* Begin Record set *
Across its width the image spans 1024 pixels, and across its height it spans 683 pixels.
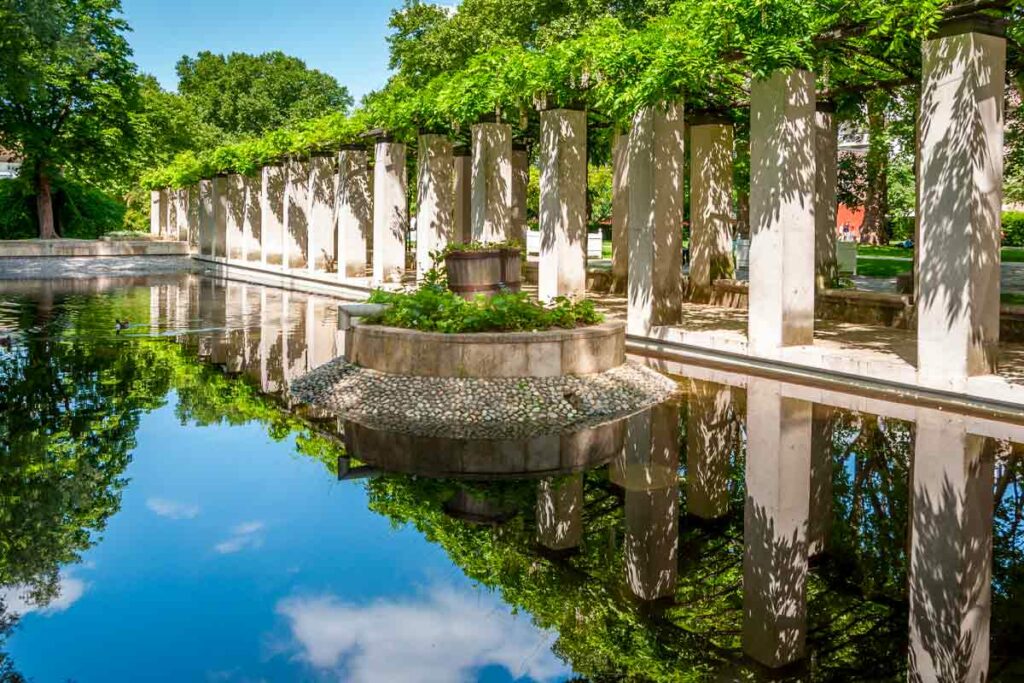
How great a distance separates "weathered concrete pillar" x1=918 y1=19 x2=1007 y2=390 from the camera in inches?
460

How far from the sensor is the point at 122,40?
169 feet

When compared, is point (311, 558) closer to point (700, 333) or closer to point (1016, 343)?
point (700, 333)

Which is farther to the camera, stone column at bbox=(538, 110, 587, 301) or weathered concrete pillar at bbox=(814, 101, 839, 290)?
stone column at bbox=(538, 110, 587, 301)

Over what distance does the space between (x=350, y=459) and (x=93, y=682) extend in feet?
15.1

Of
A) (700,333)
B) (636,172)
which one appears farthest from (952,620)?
(636,172)

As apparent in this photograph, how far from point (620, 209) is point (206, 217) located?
31556 mm

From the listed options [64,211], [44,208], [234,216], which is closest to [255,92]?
[64,211]

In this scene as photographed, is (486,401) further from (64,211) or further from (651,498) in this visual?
(64,211)

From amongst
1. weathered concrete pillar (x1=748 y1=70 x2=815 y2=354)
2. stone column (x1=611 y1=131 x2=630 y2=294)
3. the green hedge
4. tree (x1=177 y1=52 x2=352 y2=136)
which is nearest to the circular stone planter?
weathered concrete pillar (x1=748 y1=70 x2=815 y2=354)

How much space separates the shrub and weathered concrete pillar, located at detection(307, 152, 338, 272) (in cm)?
2137

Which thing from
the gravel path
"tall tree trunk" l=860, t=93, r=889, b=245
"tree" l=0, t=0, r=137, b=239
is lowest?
the gravel path

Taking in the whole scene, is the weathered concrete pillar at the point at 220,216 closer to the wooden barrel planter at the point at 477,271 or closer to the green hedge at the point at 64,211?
the green hedge at the point at 64,211

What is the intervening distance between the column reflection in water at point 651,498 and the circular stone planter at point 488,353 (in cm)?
113

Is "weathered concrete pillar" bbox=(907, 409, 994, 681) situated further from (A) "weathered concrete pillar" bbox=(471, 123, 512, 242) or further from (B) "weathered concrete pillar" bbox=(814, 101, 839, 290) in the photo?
(A) "weathered concrete pillar" bbox=(471, 123, 512, 242)
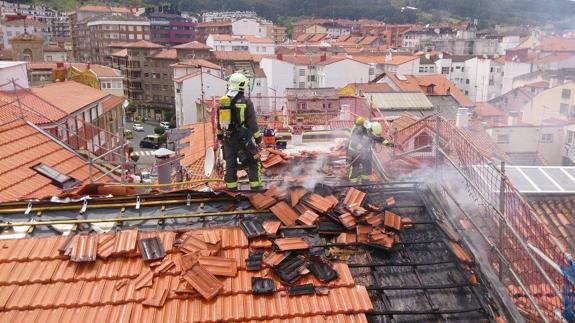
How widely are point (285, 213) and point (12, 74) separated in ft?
57.7

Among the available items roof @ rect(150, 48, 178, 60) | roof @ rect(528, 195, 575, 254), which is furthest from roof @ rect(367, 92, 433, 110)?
roof @ rect(150, 48, 178, 60)

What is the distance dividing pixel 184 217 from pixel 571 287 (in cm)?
449

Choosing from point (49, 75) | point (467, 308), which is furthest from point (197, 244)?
point (49, 75)

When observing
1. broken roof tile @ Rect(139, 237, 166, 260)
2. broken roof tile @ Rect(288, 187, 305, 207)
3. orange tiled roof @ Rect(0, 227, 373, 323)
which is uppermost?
broken roof tile @ Rect(288, 187, 305, 207)

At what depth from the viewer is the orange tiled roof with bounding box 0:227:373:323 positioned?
4.92 m

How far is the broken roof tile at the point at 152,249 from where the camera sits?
556cm

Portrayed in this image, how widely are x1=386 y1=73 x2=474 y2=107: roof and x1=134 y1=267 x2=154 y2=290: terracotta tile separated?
43250 millimetres

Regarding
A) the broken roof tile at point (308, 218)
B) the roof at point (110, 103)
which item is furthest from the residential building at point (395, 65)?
the broken roof tile at point (308, 218)

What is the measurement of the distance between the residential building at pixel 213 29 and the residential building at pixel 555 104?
67.2 meters

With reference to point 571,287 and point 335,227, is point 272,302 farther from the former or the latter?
point 571,287

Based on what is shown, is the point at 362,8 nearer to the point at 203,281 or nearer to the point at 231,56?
the point at 231,56

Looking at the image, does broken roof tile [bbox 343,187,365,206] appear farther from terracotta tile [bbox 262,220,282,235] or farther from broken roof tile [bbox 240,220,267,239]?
broken roof tile [bbox 240,220,267,239]

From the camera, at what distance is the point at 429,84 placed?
162ft

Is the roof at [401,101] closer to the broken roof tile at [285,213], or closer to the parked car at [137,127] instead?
the broken roof tile at [285,213]
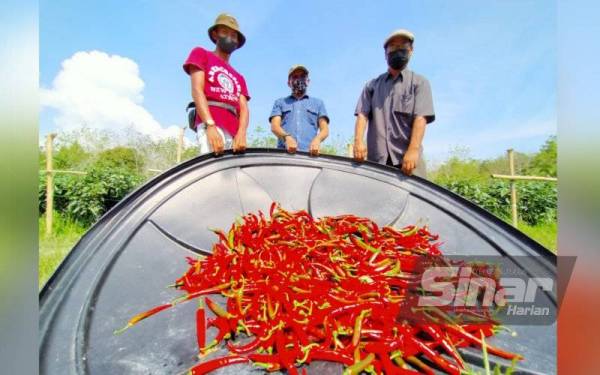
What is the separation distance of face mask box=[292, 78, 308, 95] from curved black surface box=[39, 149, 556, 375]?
166 centimetres

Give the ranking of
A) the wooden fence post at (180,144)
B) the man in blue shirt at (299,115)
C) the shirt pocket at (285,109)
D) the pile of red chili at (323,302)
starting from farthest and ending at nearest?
the wooden fence post at (180,144), the shirt pocket at (285,109), the man in blue shirt at (299,115), the pile of red chili at (323,302)

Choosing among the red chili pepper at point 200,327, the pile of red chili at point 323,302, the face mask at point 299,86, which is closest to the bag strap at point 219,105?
the face mask at point 299,86

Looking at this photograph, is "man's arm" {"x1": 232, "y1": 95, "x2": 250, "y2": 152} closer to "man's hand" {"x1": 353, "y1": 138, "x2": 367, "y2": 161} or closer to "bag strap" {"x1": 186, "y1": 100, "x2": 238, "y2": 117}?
"bag strap" {"x1": 186, "y1": 100, "x2": 238, "y2": 117}

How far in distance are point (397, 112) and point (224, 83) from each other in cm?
159

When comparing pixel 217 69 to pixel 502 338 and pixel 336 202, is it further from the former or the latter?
pixel 502 338

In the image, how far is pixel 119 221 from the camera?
1.85 meters

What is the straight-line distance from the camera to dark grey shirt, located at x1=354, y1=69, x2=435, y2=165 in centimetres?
292

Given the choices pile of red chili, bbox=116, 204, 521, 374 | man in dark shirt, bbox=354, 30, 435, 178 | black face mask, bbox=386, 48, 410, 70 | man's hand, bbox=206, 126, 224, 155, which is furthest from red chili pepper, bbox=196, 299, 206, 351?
black face mask, bbox=386, 48, 410, 70

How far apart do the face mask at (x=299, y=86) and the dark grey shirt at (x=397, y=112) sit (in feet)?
3.98

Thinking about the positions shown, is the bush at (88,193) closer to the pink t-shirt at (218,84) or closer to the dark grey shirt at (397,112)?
the pink t-shirt at (218,84)

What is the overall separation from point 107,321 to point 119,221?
2.35ft

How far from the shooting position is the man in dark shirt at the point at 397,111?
9.50 feet

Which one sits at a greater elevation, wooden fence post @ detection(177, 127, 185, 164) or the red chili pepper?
wooden fence post @ detection(177, 127, 185, 164)

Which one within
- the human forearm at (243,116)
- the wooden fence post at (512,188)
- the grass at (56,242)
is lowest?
the grass at (56,242)
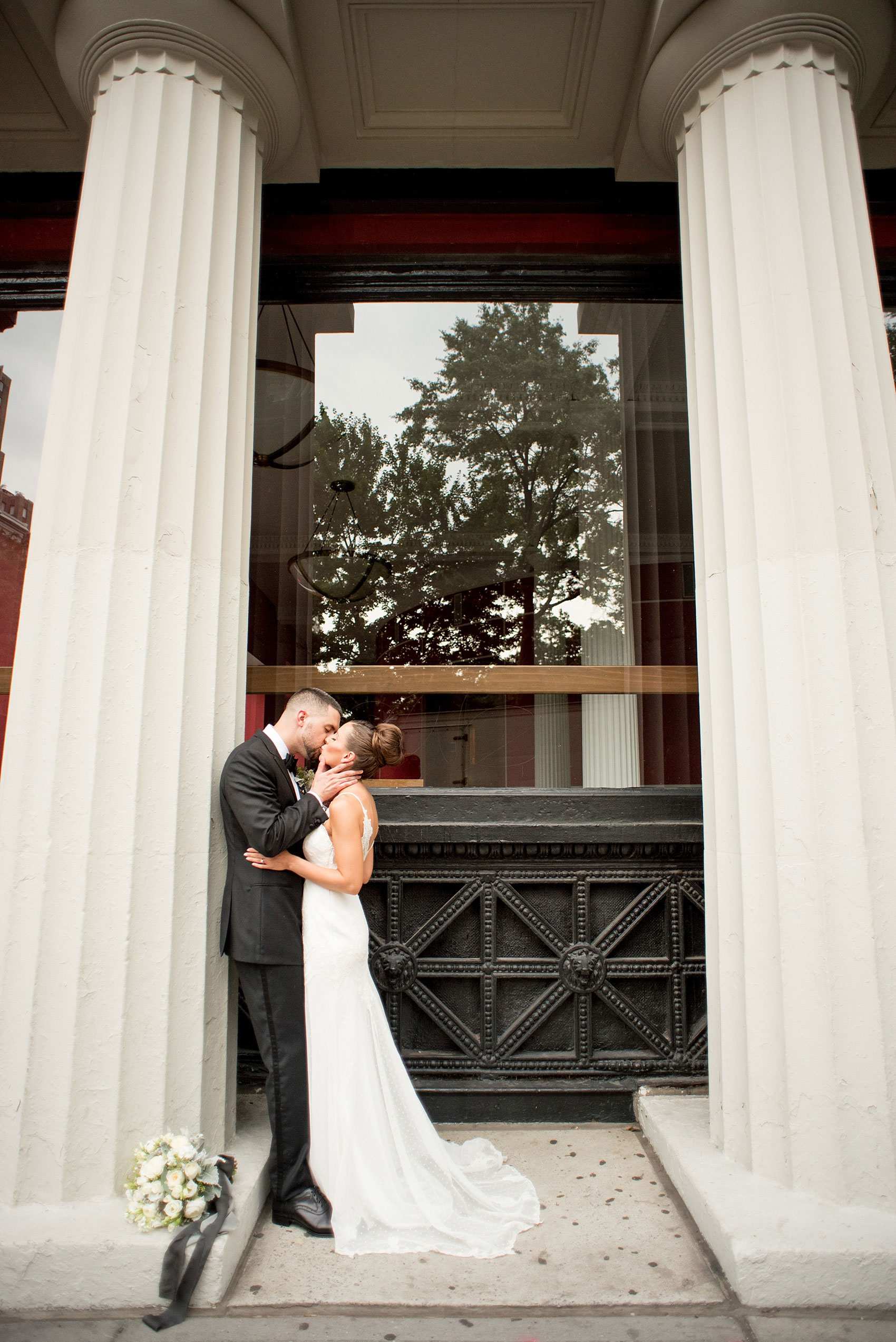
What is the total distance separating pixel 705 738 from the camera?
10.5ft

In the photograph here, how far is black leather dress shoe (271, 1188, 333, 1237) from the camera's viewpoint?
2797 mm

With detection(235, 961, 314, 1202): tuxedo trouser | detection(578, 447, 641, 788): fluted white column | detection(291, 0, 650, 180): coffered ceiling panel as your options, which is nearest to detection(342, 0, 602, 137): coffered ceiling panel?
detection(291, 0, 650, 180): coffered ceiling panel

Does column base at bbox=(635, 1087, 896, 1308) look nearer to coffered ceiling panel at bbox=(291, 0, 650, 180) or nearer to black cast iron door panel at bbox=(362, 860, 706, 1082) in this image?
black cast iron door panel at bbox=(362, 860, 706, 1082)

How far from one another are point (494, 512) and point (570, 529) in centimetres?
87

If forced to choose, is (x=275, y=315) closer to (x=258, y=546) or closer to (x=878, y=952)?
(x=258, y=546)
* End Record set *
■ **Job**:
Rewrite all the rows above, putting "round stone planter" wherever "circular stone planter" appears and changing nothing else. Leave the pictures out.

■ **The reply**:
Across its width the image spans 1024 pixels, and across its height it spans 683 pixels.
How great a distance separates "weathered concrete pillar" x1=918 y1=19 x2=1007 y2=390 from the camera in inches?
460

How far from the sensor is the point at 122,40?
169 feet

When compared, is point (311, 558) closer to point (700, 333) or closer to point (1016, 343)?
point (700, 333)

Which is farther to the camera, stone column at bbox=(538, 110, 587, 301) or weathered concrete pillar at bbox=(814, 101, 839, 290)?
stone column at bbox=(538, 110, 587, 301)

Over what distance does the space between (x=350, y=459) and (x=93, y=682) extend in feet?
15.1

Of
A) (700,333)
B) (636,172)
which one appears farthest from (952,620)?
(636,172)

As apparent in this photograph, how far from point (620, 209) is point (206, 217) located?
31556 mm

From the listed options [64,211], [44,208], [234,216], which is closest to [255,92]?
[64,211]

In this scene as photographed, is (486,401) further from (64,211) or further from (651,498) in this visual?
(64,211)

From amongst
1. weathered concrete pillar (x1=748 y1=70 x2=815 y2=354)
2. stone column (x1=611 y1=131 x2=630 y2=294)
3. the green hedge
4. tree (x1=177 y1=52 x2=352 y2=136)
which is nearest to the round stone planter?
weathered concrete pillar (x1=748 y1=70 x2=815 y2=354)

How much space separates the shrub and weathered concrete pillar, located at detection(307, 152, 338, 272) (in cm)?
2137

Which thing from
the gravel path
"tall tree trunk" l=860, t=93, r=889, b=245
"tree" l=0, t=0, r=137, b=239
is lowest?
the gravel path

Taking in the whole scene, is the weathered concrete pillar at the point at 220,216 closer to the wooden barrel planter at the point at 477,271 or closer to the green hedge at the point at 64,211?
the green hedge at the point at 64,211

What is the intervening distance between the column reflection in water at point 651,498 and the round stone planter at point 488,353 (in cm)?
113

Is "weathered concrete pillar" bbox=(907, 409, 994, 681) situated further from (A) "weathered concrete pillar" bbox=(471, 123, 512, 242) or further from (B) "weathered concrete pillar" bbox=(814, 101, 839, 290) in the photo?
(A) "weathered concrete pillar" bbox=(471, 123, 512, 242)
How widely are point (285, 213) and point (12, 74) separated in ft?
57.7

Among the available items roof @ rect(150, 48, 178, 60) | roof @ rect(528, 195, 575, 254), which is furthest from roof @ rect(367, 92, 433, 110)?
roof @ rect(150, 48, 178, 60)

What is the distance dividing pixel 184 217 from pixel 571 287 (in cm)?
449

Choosing from point (49, 75) | point (467, 308), which is furthest from point (197, 244)?
point (49, 75)

When observing
1. broken roof tile @ Rect(139, 237, 166, 260)
2. broken roof tile @ Rect(288, 187, 305, 207)
3. orange tiled roof @ Rect(0, 227, 373, 323)
which is uppermost?
broken roof tile @ Rect(288, 187, 305, 207)

At what depth from the viewer is the orange tiled roof with bounding box 0:227:373:323 positioned?
4.92 m

How far is the broken roof tile at the point at 152,249 from where the camera sits?
556cm

Portrayed in this image, how widely are x1=386 y1=73 x2=474 y2=107: roof and x1=134 y1=267 x2=154 y2=290: terracotta tile separated?
43250 millimetres

Regarding
A) the broken roof tile at point (308, 218)
B) the roof at point (110, 103)
which item is furthest from the residential building at point (395, 65)?
the broken roof tile at point (308, 218)

What is the measurement of the distance between the residential building at pixel 213 29 and the residential building at pixel 555 104?
67.2 meters

With reference to point 571,287 and point 335,227, is point 272,302 farther from the former or the latter?
point 571,287

Based on what is shown, is the point at 362,8 nearer to the point at 203,281 or nearer to the point at 231,56?
the point at 231,56

Looking at the image, does broken roof tile [bbox 343,187,365,206] appear farther from terracotta tile [bbox 262,220,282,235] or farther from broken roof tile [bbox 240,220,267,239]?
broken roof tile [bbox 240,220,267,239]

From the camera, at what distance is the point at 429,84 placed?
162ft

Is the roof at [401,101] closer to the broken roof tile at [285,213], or closer to the parked car at [137,127] instead?
the broken roof tile at [285,213]
What is the separation distance of face mask box=[292, 78, 308, 95] from curved black surface box=[39, 149, 556, 375]?
166 centimetres

Give the ranking of
A) the wooden fence post at (180,144)
B) the man in blue shirt at (299,115)
C) the shirt pocket at (285,109)
D) the pile of red chili at (323,302)
starting from farthest and ending at nearest?
the wooden fence post at (180,144), the shirt pocket at (285,109), the man in blue shirt at (299,115), the pile of red chili at (323,302)

Choosing among the red chili pepper at point 200,327, the pile of red chili at point 323,302, the face mask at point 299,86, which is closest to the bag strap at point 219,105?
the face mask at point 299,86

Looking at this photograph, is "man's arm" {"x1": 232, "y1": 95, "x2": 250, "y2": 152} closer to "man's hand" {"x1": 353, "y1": 138, "x2": 367, "y2": 161} or closer to "bag strap" {"x1": 186, "y1": 100, "x2": 238, "y2": 117}?
"bag strap" {"x1": 186, "y1": 100, "x2": 238, "y2": 117}

How far in distance are point (397, 112) and point (224, 83) from each other in cm?
159

When comparing pixel 217 69 to pixel 502 338 and pixel 336 202, is it further from the former or the latter?
pixel 502 338

In the image, how far is pixel 119 221 from the camera?
1.85 meters

What is the straight-line distance from the camera to dark grey shirt, located at x1=354, y1=69, x2=435, y2=165 in centimetres?
292

Given the choices pile of red chili, bbox=116, 204, 521, 374 | man in dark shirt, bbox=354, 30, 435, 178 | black face mask, bbox=386, 48, 410, 70 | man's hand, bbox=206, 126, 224, 155, which is furthest from red chili pepper, bbox=196, 299, 206, 351?
black face mask, bbox=386, 48, 410, 70

How far apart do the face mask at (x=299, y=86) and the dark grey shirt at (x=397, y=112) sit (in feet)?
3.98

Thinking about the positions shown, is the bush at (88,193) closer to the pink t-shirt at (218,84) or closer to the dark grey shirt at (397,112)?
the pink t-shirt at (218,84)

What is the overall separation from point 107,321 to point 119,221?
2.35ft

How far from the shooting position is the man in dark shirt at the point at 397,111?
9.50 feet

Which one sits at a greater elevation, wooden fence post @ detection(177, 127, 185, 164) or the red chili pepper?
wooden fence post @ detection(177, 127, 185, 164)

Which one within
- the human forearm at (243,116)
- the wooden fence post at (512,188)
- the grass at (56,242)
is lowest?
the grass at (56,242)
What is the total distance separating pixel 705 738 from the camera?
10.5ft

In the photograph here, how far is black leather dress shoe (271, 1188, 333, 1237) from the camera's viewpoint?
2797 mm

With detection(235, 961, 314, 1202): tuxedo trouser | detection(578, 447, 641, 788): fluted white column | detection(291, 0, 650, 180): coffered ceiling panel as your options, which is nearest to detection(342, 0, 602, 137): coffered ceiling panel?
detection(291, 0, 650, 180): coffered ceiling panel

Does column base at bbox=(635, 1087, 896, 1308) look nearer to coffered ceiling panel at bbox=(291, 0, 650, 180) or nearer to black cast iron door panel at bbox=(362, 860, 706, 1082) in this image?
black cast iron door panel at bbox=(362, 860, 706, 1082)

How far from one another are point (494, 512) and point (570, 529) in centimetres?
87

If forced to choose, is (x=275, y=315) closer to (x=258, y=546) or closer to (x=878, y=952)?
(x=258, y=546)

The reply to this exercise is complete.